Restando sui singoli, El Aynaoui ottima prestazione: che parere hai sul giocatore?

“A me piace e secondo me ha caratteristiche giuste per il nostro campionato. Il gol di ieri è un suo gol. Centrocampista completo che fa tutto abbastanza bene. Aveva bisogno di inserirsi. Ieri ho avuto la percezione di un cambio totale dopo l’assist a Malen. La Coppa d’Africa non è stato un dettaglio ma lui è un centrocampista di valore; ha pagato inoltre la crescita di Pisilli”.

Hai detto che fa tutto abbastanza bene: c’è qualcuno che fa qualcosa di straordinario?

“Koné. Ha dei difetti ma vince tanti duelli sia difensivi che offensivi. Il centrocampo è in crescita e tolto Cristante gli altri sono in evoluzione”.

Ieri Italiano ha schierato una difesa a tre: allargando il discorso, questo è un problema anche per il calcio italiano? Anche la Nazionale si è adattata a una difesa a tre…

“La prima distinzione è nel modulo: il 3-5-2 ha grosse difficoltà offensive ed è più complesso. Spero un giorno si possa arrivare a pensare: “Come posso creare problemi all’avversario?” Un discorso che fa Fabregas”.

Ieri a Bologna qualche fischio c’è stato…

“Il clima era questo. La stagione è stata abbastanza anonima ma c’è poca memoria perché il Bologna ha vinto una Coppa Italia la scorsa stagione. Troppo frettolosamente pensiamo a cambiare allenatore. Ci vuole pazienza e dobbiamo lavorare nel tempo”.

Per quanto riguarda Ranieri, ti aspettavi una reazione diversa da parte della tifoseria della Roma?

“Non mi sono posto la domanda. Sono stupito dal comunicato, mi è sembrato freddo nei confronti di una figura come Ranieri. Non mi è piaciuto il tono utilizzato, si poteva aspettare ancora un po’. Mi è sembrato tutto poco elegante. Alla Roma con i Friedkin sono cambiate troppe teste: come fai a costruire se cambiano sempre le persone?
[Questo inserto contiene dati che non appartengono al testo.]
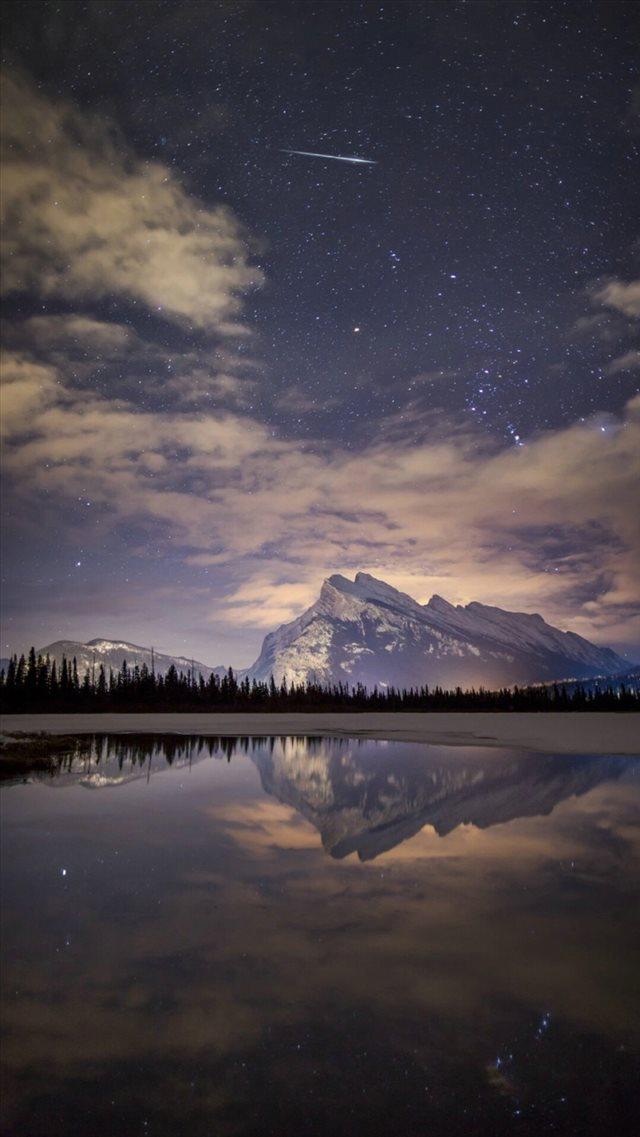 Night Skyview Meteor Mountain Lake Reflection iPhone 8 wallpaper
C’è stato un cortocircuito anche a livello di obiettivi: l’obiettivo quarto posto se lo è messo Gasperini, non la società. Non so quale sia la strada migliore ma tutto questo era evitabile”.

Trevisani ha tirato fuori la notizia accostando Guardiola alla Nazionale…

“La vedo lontanissima ma Riccardo ci crede abbastanza. Sarei stupito dalla scelta di lasciare il City, non riposarsi e scegliere una Nazionale con un obiettivo molto distante. Gli lascerei scegliere quello che vuole. Tutto, dai pulcini alle giovanili, al settore dirigenziale. Tutto. Credo sia utopia”.

Pronostico su corsa Champions?

“Juve: ha superato gli snodi con Roma e Atalanta anche a livello mentale. Dico Juve”.